I have a love/hate relationship with New Year’s Resolutions. I think they goal-setting is a valuable tool for making real and needed changes in our lives, but I also find the task can be paralyzing if the resolutions feel like too much a of a stretch. However, this year, after the wild ride that 2020 has been, I’m ready to start looking toward a new year, with new hope. After living in limbo this year, with uncertainty swirling around at every turn of the calendar page, I am aching to create some structure (and a sense of normalcy). So, this year I am setting a resolution, one that I’ve been quietly cultivating for a while now. Maybe you’d like to try this one, too.
I’ve been thinking about a quote I heard shared by one of my favorite authors, Shauna Niequist, a few years ago, encouraging the concept of starting each meal with a toast and a prayer. She says: “A toast is raising a glass and saying to each person, ‘I see you. You matter.’ The toast says we believe this is something worth celebrating. We believe this is a moment worth marking. And then a prayer says that we believe everything we have is from God – the food the time, the relationships.”
So as I’m looking towards a new year, my resolution is to give a toast and a prayer at as many meals as a can. To celebrate life and give thanks for it. To sit and savor time with the people who mean the most to me – my kids, my friends, my family. To celebrate big victories and small ones. And to acknowledge the gift that a meal is, and to say thanks with grateful hearts to the Lord for being such a great Giver.

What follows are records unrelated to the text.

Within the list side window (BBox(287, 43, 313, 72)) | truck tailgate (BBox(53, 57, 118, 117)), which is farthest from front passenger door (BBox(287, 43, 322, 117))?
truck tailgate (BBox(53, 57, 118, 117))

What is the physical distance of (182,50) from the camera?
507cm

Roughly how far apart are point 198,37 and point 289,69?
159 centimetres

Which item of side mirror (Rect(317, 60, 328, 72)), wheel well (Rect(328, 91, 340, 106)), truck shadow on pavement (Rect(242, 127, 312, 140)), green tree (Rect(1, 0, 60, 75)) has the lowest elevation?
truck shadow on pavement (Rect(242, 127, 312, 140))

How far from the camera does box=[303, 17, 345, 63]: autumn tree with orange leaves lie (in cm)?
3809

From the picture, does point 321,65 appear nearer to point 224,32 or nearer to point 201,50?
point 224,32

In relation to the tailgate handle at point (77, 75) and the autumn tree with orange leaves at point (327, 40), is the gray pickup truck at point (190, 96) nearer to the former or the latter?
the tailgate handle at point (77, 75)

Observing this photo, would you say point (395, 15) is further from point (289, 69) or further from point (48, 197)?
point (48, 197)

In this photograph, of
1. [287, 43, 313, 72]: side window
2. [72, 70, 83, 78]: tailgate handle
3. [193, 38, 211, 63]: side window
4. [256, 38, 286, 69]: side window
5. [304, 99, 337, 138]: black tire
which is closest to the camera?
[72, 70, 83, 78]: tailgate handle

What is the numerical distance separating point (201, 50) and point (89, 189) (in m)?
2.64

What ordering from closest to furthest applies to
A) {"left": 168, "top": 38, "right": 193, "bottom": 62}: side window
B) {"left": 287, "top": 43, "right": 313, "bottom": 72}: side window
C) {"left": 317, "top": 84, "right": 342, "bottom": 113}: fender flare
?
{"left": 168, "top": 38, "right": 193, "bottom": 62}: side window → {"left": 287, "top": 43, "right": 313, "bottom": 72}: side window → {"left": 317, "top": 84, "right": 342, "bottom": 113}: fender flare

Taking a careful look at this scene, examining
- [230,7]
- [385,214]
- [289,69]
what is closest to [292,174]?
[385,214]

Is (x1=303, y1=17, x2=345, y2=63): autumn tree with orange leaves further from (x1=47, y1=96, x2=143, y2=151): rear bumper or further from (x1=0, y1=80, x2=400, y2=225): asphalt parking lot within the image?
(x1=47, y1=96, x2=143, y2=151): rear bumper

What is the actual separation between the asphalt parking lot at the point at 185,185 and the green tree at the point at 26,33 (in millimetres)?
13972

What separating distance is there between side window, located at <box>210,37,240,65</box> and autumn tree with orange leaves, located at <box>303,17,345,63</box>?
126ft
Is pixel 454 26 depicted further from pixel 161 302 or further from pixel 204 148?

So how do you put this practice in place in your life?
This means to actually pause in the middle of your busy days, in the middle of your busy weeks, in the middle of your busy life. At our house, this looks like eating together as a family as many nights as we can. Sometimes I cook and sometimes we get takeout, but the rhythm of pressing pause on all the “busy” even for just a few minutes makes a difference.
We also put down our phones during dinner. We really try to focus in on our kids and each other. We’re quick eaters so our meal only lasts about 20 minutes, and truthfully, we don’t miss our phones at all. We’re too busy catching up on what happened in preschool or first grade, and cajoling our two-year-old who only likes to eat bites in between climbing up and down from his seat at the table to miss the phones, and I think our kids really appreciate the face to face attention.
This is the “toast” part of the resolution. Each evening, someone gives a toast at dinner. It can be as simple as “To Mondays and red beans” or can be more elaborate, celebrating a victory in our family’s life – the loss of a first tooth, the success at learning something new, a work milestone, the completion of a project. The victory doesn’t have to be particularly significant. The act of acknowledging good things often magnifies, them, as I’ve discovered. And celebrating gifts or victories, large and small, reminds us that no matter the challenges we are facing, life really is good.
The prayer we regularly offer is the same one our boys’ preschool offers as they pray each day for lunch. They say, “God is great. God is good. Let us thank Him for our food. Amen.” My son then adds in a hearty “God bless the chef!” for good measure. Sometimes our daughter or my husband or I will add in a little something extra, something specific to the day or our family, but even just this simple act of stating that we are grateful for the provision of the food on our table, and the one who made the food, is enough to direct our hearts and minds to a place of peace and thanksgiving.